China also has a similar plan to upgrade its national timing system by 2035.In order to enhance the Beidou system to launch a satellite, it plans to send nearly 13,000 satellites to the near -ground track.

China said that the motivation for these investment comes from concerns about launching space attacks in the United States.Researchers at the Chinese Academy of Military Sciences said that the United States is "going all out" to build its own space network warfare capabilities, especially after the Russian and Ukraine War allows people to "more deeply recognize the importance of space network security".

Although the US government has added space defense budgets, the American Space Army (a military of the US Army) has not answered specific questions about their anti -satellite capabilities.The Space Army claims that it is establishing a system that ensures national interests because "space has become an increasingly crowded and controversial field."

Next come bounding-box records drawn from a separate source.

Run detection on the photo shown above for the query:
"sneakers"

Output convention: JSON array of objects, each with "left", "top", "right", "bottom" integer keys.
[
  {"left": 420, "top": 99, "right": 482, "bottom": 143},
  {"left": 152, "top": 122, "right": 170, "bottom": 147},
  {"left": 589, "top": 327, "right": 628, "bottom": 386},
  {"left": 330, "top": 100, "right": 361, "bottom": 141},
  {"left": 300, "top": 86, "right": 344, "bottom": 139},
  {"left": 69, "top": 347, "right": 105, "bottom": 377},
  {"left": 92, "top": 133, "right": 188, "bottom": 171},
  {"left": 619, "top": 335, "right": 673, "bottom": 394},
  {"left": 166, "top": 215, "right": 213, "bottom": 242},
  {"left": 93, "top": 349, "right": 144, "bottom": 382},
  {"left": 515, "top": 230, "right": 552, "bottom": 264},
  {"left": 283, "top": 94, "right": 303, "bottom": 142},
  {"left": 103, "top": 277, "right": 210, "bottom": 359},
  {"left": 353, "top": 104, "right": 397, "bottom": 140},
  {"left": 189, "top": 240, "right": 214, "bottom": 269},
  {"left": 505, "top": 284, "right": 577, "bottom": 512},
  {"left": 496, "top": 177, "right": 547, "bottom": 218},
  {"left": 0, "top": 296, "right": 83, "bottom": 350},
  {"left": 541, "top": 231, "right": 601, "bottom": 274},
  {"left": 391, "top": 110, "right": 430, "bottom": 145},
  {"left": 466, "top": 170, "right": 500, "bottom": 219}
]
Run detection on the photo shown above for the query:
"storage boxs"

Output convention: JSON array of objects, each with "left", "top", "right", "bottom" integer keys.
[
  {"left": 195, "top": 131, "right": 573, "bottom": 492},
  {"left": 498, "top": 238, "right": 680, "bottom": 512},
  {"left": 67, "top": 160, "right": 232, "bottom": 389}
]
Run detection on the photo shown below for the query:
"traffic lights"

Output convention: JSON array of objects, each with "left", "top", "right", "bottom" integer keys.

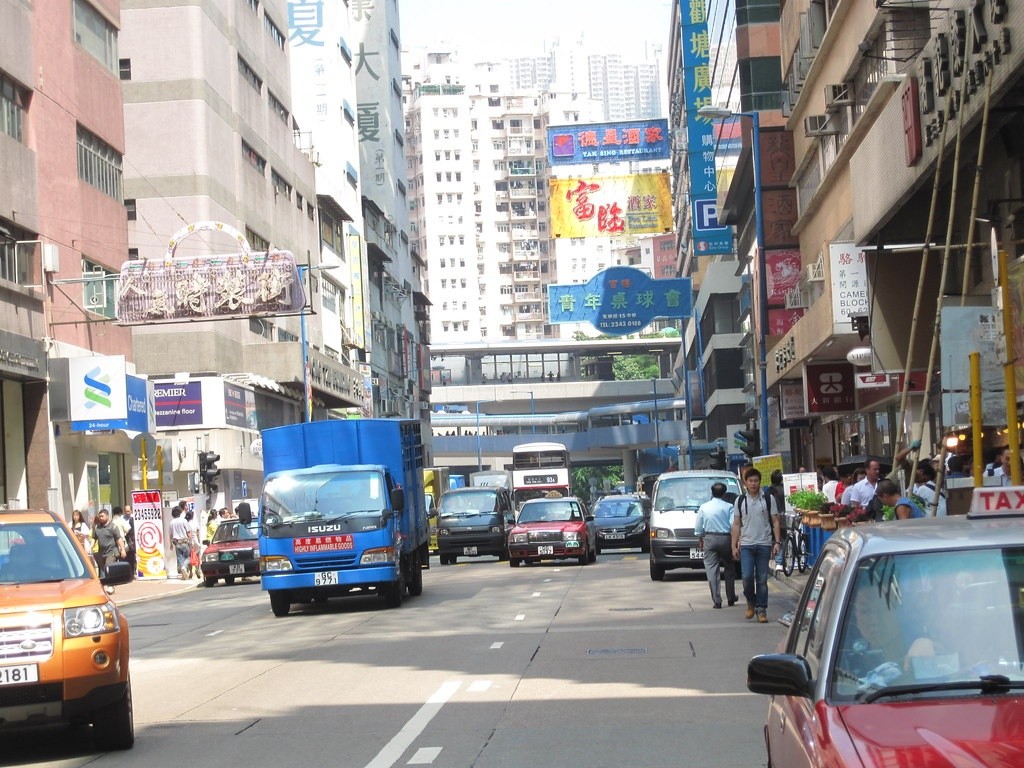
[{"left": 204, "top": 452, "right": 223, "bottom": 483}]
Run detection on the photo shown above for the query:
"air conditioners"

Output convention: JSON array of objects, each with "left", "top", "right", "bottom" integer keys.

The U.S. military is developing a military GPS backup system that is separated from civilian systems for precisely guided missiles and other weapons.Most of the technologies of this system are confidential, but one of the solutions is to use the so -called M code signal. The Space Army said that this signal can resist interference and operate in war better than civil GPS.However, the system has been disturbed by multiple delay.

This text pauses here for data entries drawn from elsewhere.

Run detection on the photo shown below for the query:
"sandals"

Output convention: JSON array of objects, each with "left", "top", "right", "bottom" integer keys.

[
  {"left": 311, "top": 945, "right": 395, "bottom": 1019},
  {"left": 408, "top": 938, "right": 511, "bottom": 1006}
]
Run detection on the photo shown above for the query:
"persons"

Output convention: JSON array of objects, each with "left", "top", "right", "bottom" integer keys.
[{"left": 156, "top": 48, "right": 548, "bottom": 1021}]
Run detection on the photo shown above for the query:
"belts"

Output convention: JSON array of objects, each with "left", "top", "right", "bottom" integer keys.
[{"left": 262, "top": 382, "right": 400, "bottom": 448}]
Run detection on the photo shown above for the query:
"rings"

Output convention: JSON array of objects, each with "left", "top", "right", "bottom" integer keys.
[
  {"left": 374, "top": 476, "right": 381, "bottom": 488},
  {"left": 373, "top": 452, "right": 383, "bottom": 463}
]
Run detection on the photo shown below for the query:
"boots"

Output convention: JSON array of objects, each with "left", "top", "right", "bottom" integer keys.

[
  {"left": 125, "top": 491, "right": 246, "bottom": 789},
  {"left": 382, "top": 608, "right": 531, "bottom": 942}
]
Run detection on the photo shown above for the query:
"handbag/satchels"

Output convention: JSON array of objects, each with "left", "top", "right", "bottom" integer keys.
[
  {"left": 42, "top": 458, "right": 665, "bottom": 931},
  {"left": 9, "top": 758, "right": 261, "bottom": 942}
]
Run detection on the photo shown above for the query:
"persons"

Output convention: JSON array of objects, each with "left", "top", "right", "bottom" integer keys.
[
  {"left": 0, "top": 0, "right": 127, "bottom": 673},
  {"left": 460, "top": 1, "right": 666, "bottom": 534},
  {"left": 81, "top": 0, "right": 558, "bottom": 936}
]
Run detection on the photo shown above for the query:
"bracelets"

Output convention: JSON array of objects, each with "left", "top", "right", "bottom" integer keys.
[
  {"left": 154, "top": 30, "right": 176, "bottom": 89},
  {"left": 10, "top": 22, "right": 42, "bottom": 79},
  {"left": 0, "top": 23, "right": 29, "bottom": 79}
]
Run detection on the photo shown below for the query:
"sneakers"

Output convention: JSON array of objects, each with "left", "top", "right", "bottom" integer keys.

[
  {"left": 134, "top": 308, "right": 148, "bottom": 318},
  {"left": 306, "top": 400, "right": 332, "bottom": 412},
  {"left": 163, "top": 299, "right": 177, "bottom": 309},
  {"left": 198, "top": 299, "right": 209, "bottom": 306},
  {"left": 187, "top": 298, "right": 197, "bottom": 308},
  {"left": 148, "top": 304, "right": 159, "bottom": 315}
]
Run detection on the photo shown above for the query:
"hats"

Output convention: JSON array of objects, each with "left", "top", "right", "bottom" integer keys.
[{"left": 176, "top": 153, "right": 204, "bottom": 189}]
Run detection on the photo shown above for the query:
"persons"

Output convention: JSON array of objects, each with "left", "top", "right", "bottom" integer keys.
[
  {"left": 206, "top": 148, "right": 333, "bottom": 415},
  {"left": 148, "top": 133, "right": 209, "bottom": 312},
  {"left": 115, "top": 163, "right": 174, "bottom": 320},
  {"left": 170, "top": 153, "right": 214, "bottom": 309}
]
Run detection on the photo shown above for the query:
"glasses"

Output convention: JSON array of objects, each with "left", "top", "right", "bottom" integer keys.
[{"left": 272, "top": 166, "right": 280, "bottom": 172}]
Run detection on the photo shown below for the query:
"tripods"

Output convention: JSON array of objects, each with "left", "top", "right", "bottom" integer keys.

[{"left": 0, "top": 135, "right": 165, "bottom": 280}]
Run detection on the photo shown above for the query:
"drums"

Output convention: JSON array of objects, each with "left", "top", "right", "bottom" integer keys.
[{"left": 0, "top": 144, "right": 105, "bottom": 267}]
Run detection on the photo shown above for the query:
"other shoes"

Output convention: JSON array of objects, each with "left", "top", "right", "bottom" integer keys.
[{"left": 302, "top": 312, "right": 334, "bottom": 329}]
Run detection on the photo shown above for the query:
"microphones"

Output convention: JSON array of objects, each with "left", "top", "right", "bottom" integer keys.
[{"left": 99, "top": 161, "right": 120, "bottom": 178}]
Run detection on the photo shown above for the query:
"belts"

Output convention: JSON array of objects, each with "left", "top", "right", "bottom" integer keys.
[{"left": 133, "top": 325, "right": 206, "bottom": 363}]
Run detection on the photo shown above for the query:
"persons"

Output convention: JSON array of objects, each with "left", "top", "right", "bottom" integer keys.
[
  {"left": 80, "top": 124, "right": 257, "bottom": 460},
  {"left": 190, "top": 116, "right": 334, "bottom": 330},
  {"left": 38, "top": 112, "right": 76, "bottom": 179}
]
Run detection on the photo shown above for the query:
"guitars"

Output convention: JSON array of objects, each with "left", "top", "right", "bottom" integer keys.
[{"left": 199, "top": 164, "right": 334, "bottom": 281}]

The U.S. military is also developing a positioning, time and navigation service system distributed on near -ground track satellites.

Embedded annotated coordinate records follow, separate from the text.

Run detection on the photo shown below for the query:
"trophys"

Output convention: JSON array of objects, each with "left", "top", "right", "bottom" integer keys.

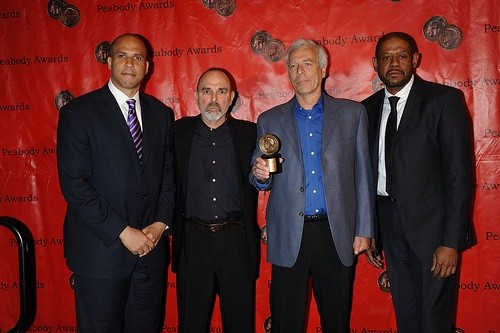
[{"left": 259, "top": 135, "right": 280, "bottom": 174}]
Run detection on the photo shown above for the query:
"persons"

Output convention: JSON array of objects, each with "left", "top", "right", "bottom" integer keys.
[
  {"left": 249, "top": 39, "right": 375, "bottom": 333},
  {"left": 57, "top": 32, "right": 176, "bottom": 333},
  {"left": 170, "top": 68, "right": 260, "bottom": 333},
  {"left": 360, "top": 32, "right": 476, "bottom": 333}
]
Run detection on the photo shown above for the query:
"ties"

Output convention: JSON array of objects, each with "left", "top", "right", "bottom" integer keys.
[
  {"left": 126, "top": 99, "right": 142, "bottom": 167},
  {"left": 384, "top": 96, "right": 400, "bottom": 201}
]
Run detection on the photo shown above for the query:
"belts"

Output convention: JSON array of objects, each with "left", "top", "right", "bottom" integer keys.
[
  {"left": 303, "top": 214, "right": 328, "bottom": 223},
  {"left": 186, "top": 215, "right": 243, "bottom": 232}
]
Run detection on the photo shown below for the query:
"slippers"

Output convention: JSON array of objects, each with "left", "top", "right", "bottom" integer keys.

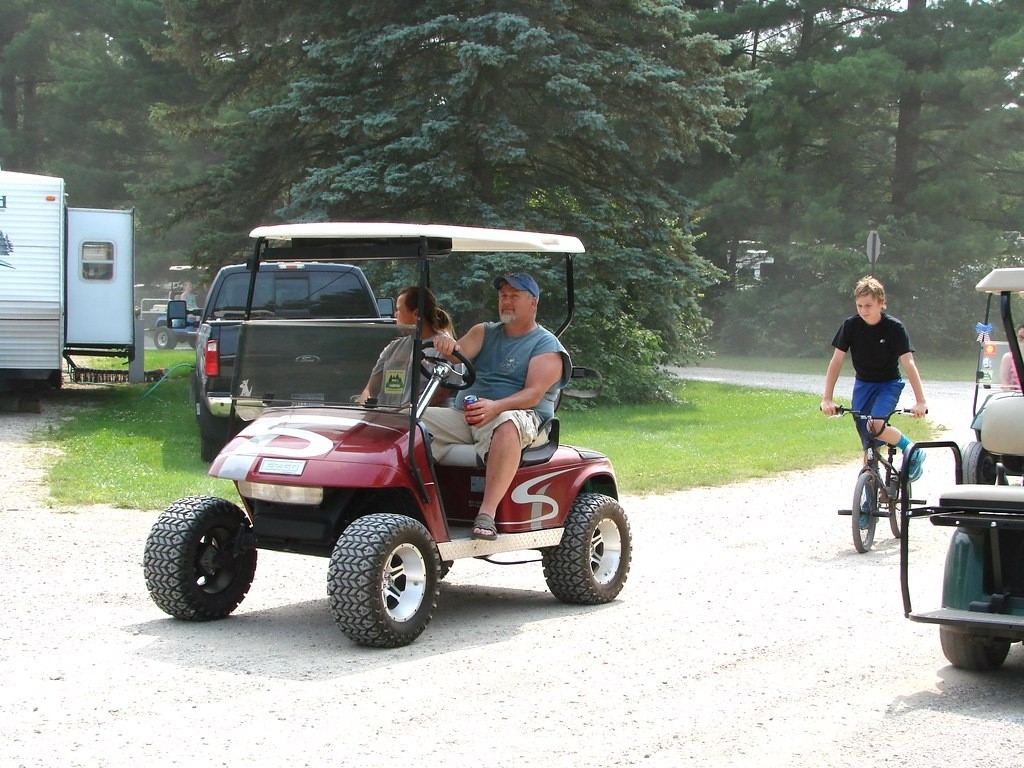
[{"left": 471, "top": 513, "right": 497, "bottom": 541}]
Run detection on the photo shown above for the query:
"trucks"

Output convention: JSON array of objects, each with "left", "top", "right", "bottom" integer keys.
[{"left": 0, "top": 169, "right": 135, "bottom": 390}]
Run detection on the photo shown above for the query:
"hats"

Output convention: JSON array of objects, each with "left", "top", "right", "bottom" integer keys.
[{"left": 494, "top": 272, "right": 540, "bottom": 304}]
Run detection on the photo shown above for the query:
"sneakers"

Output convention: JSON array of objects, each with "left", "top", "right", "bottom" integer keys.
[
  {"left": 859, "top": 509, "right": 879, "bottom": 530},
  {"left": 908, "top": 448, "right": 928, "bottom": 483}
]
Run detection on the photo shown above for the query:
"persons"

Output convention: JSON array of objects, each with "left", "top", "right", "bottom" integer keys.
[
  {"left": 182, "top": 278, "right": 202, "bottom": 323},
  {"left": 424, "top": 271, "right": 573, "bottom": 542},
  {"left": 357, "top": 284, "right": 461, "bottom": 413},
  {"left": 999, "top": 324, "right": 1024, "bottom": 392},
  {"left": 820, "top": 275, "right": 928, "bottom": 534}
]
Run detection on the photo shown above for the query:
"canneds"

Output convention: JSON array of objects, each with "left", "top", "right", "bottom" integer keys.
[{"left": 464, "top": 395, "right": 480, "bottom": 424}]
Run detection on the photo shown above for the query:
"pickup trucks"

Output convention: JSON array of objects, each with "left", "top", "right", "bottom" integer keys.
[{"left": 166, "top": 260, "right": 417, "bottom": 463}]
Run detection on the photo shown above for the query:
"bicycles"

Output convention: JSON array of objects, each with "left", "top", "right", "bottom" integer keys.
[{"left": 819, "top": 405, "right": 928, "bottom": 553}]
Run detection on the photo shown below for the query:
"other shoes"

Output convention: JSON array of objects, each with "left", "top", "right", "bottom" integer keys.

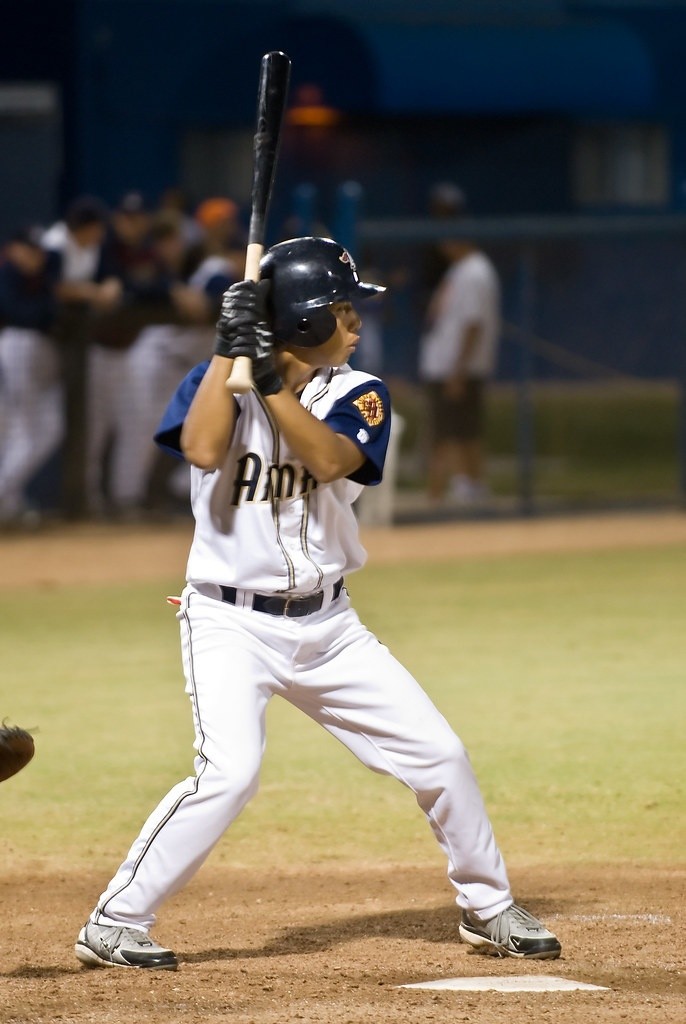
[{"left": 447, "top": 477, "right": 493, "bottom": 510}]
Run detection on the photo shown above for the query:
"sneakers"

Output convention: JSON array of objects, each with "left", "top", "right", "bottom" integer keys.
[
  {"left": 459, "top": 901, "right": 561, "bottom": 959},
  {"left": 74, "top": 917, "right": 178, "bottom": 972}
]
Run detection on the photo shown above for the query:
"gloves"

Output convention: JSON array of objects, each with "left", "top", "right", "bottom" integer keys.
[
  {"left": 223, "top": 313, "right": 285, "bottom": 397},
  {"left": 216, "top": 279, "right": 271, "bottom": 359}
]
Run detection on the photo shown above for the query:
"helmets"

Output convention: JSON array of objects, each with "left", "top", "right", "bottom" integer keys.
[{"left": 259, "top": 236, "right": 388, "bottom": 347}]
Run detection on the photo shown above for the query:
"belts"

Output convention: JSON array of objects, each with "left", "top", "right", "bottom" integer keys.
[{"left": 220, "top": 577, "right": 344, "bottom": 616}]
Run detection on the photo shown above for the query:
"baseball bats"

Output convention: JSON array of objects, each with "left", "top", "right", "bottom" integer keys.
[{"left": 221, "top": 50, "right": 294, "bottom": 395}]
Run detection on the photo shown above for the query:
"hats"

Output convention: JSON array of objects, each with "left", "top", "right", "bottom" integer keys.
[{"left": 113, "top": 183, "right": 162, "bottom": 216}]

Other confrontation methods are focused on history.The US Navy Academy has restored how to use star navigation courses for professors.

What will happen if the United States cannot find a solution?

Satellite System -GPS in the United States, Chinese Beidou, Galileo in Europe, and Glonah in Russia -are important sources of time, and time is the cornerstone of most navigation methods.

Taking the US GPS system as an example, each satellite carries an atomic clock, and the satellite sends its position and accurate time radio signal.After receiving a signal from four satellites, the GPS receiver of the mobile phone is calculated according to the time required by these signals to the phone.

The navigation systems carried by cars, ships and aircraft work in the same way.

Other infrastructure also depends on satellites.Telecom companies need to be accurate time to synchronize their networks.The power company monitor the state of the power grid and quickly identify and check the failure of the satellite.Financial exchanges need accurate time to track the order.Emergency service departments use satellites to locate people who need help.Farmers' precise sowing crops require satellite time.

The world without satellite signals is a almost blind world.The road of continuous traffic jams can cause ambulance delays.The mobile phone call will be broken halfway.The ship may be lost.The power -off time may be longer.Food may be more expensive.Traveling to various places will be more difficult.

But according to the US Cyber ​​Security and Infrastructure Security Agency, some important civilian system design is based on a wrong assumption, that is, satellite signals are always there.

This dependence may have extremely serious consequences.A recent report from the UK shows that all satellite signals interrupted a week will cause a loss of nearly $ 9.7 billion to the British economy.A earlier report estimates that the loss of the US economy reaches $ 1 billion per day, but this is a report five years ago.

"It is like oxygen. Before it is, you can't detect its existence," the former commander of the United States Coast Guard General Sad Allen said last year that he was the position, navigation and time of time,The person in charge of the State Adviser Committee.

At present, the loss of mutual guarantee has prevented big attacks.Satellite signals are transmitted on a narrow radio frequency band, which makes it difficult for one country to interfere with the satellite signals of another country without interrupted the country's services.

The free GPS system for 50 years has "let everyone be inseparable from it", and Gordodd, a tough navigation and the time for the time for the Foundation.The government did not do enough to provide the public with an alternative system, he said.

"The government is just aware of this problem, not to solve the problem," he said.